§ TASK GOAL
Identify every line of the items below that contains the string "picture", and copy each such line. The match is case-sensitive.

# # # #

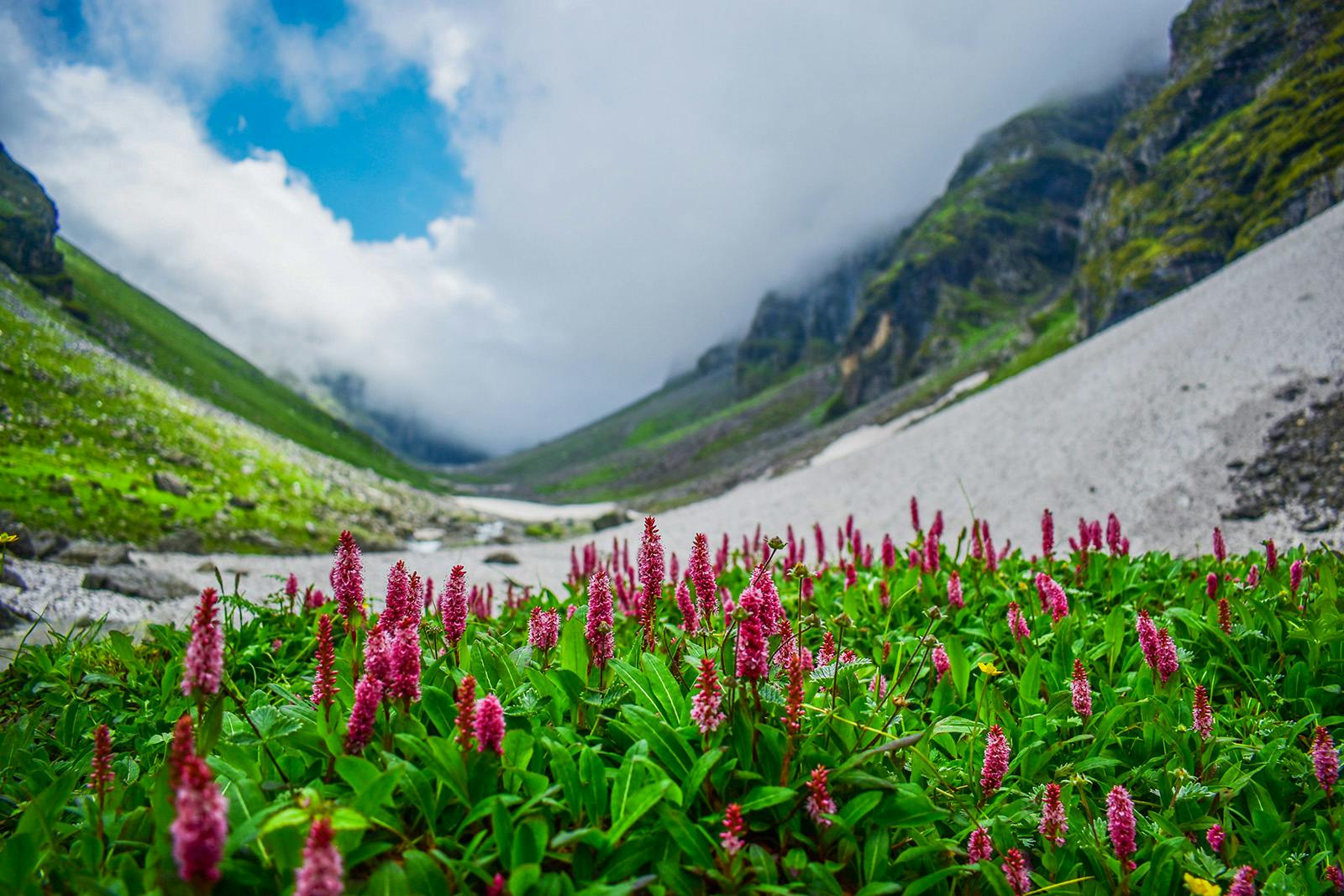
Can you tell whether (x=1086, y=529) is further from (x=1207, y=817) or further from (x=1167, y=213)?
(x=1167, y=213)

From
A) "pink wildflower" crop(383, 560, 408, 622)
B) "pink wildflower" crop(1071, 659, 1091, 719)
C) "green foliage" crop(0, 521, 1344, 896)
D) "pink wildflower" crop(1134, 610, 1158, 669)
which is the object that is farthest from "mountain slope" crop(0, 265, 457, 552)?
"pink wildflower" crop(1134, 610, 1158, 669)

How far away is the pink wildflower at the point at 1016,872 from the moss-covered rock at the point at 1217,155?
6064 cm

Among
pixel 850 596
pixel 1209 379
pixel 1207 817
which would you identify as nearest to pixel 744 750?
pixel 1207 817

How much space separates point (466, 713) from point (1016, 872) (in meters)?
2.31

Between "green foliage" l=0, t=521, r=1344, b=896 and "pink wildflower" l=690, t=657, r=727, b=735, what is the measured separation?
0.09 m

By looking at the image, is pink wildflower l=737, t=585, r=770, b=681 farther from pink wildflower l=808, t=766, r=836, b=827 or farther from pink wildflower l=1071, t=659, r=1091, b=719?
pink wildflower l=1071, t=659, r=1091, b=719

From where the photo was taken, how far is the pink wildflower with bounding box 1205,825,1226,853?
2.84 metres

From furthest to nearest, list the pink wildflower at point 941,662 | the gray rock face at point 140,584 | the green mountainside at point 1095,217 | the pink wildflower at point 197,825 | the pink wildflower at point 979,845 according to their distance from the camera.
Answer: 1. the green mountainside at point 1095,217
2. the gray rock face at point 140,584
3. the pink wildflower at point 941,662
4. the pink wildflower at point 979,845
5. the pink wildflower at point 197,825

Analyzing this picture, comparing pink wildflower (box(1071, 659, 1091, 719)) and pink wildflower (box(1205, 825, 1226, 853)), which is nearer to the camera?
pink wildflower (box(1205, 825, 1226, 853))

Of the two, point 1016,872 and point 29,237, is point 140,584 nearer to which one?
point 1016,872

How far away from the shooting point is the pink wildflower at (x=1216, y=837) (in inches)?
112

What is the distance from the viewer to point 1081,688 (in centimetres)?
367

# # # #

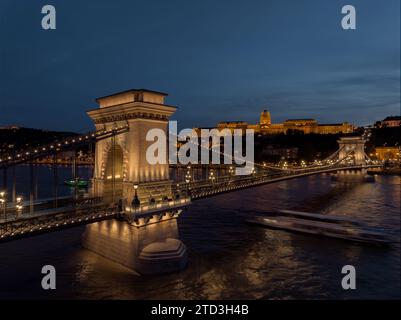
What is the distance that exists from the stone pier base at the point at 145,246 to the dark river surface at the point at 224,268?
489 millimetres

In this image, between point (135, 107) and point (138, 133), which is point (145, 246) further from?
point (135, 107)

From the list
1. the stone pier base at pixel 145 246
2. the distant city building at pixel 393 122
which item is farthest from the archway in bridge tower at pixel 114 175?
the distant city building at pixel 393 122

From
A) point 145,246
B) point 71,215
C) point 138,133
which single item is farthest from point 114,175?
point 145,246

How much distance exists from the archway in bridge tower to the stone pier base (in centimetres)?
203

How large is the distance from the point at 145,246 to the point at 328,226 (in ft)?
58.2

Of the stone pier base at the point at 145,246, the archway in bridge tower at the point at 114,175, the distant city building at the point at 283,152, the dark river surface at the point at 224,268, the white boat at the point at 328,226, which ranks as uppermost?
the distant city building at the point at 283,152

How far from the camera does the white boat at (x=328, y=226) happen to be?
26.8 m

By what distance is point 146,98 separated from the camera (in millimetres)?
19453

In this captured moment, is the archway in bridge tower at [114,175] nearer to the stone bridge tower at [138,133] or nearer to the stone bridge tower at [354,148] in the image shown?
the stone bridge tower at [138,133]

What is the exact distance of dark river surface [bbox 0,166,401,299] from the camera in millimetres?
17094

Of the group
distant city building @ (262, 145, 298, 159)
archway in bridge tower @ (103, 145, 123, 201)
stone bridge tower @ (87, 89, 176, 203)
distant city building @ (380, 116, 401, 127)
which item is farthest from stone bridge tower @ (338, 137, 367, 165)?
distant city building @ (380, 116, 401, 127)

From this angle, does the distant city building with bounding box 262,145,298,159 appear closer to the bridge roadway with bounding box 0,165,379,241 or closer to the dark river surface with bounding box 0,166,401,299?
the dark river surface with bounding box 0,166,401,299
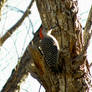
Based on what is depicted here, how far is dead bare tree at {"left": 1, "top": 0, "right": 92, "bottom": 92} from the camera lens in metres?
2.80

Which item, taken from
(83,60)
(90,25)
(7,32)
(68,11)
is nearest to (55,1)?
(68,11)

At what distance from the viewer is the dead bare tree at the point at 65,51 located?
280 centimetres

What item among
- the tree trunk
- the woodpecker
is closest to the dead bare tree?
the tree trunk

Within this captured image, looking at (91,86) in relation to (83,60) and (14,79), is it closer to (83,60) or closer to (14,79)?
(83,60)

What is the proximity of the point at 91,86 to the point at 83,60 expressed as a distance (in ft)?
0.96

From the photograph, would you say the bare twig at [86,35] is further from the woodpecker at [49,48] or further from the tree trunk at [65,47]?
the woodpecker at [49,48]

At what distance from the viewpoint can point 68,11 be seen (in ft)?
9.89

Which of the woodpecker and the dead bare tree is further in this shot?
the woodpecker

# # # #

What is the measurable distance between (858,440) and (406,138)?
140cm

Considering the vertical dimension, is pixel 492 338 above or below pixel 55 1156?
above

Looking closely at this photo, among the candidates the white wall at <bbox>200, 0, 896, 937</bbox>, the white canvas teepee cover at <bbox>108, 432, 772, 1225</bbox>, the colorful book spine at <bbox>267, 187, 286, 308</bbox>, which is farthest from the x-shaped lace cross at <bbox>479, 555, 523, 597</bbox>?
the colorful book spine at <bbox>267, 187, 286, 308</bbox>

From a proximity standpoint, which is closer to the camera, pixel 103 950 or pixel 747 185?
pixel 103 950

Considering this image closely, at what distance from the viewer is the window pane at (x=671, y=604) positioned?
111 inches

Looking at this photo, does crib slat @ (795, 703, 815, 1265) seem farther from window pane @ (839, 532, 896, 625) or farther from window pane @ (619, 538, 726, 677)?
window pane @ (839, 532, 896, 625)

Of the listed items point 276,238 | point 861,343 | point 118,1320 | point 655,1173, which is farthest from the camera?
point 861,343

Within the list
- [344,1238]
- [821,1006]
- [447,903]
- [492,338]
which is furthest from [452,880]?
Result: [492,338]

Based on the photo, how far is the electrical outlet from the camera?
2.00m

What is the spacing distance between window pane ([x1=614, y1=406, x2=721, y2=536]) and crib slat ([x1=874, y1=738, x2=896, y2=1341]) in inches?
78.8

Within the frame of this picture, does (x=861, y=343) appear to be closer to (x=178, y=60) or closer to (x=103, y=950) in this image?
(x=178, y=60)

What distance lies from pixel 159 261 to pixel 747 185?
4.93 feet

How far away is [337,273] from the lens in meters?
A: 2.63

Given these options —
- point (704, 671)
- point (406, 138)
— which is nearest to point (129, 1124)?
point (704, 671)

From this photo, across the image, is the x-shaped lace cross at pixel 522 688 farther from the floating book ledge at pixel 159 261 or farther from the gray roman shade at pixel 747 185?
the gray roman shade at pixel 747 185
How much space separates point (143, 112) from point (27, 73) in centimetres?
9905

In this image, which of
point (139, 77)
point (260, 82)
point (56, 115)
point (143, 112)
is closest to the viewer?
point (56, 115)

# # # #

§ EXERCISE RESPONSE
Analyzing this picture, comparing pink wildflower (box(1071, 659, 1091, 719)) and pink wildflower (box(1205, 825, 1226, 853)), which is nearer to the camera?
Within the frame of this picture, does (x=861, y=343) appear to be closer to (x=178, y=60) or closer to (x=103, y=950) in this image?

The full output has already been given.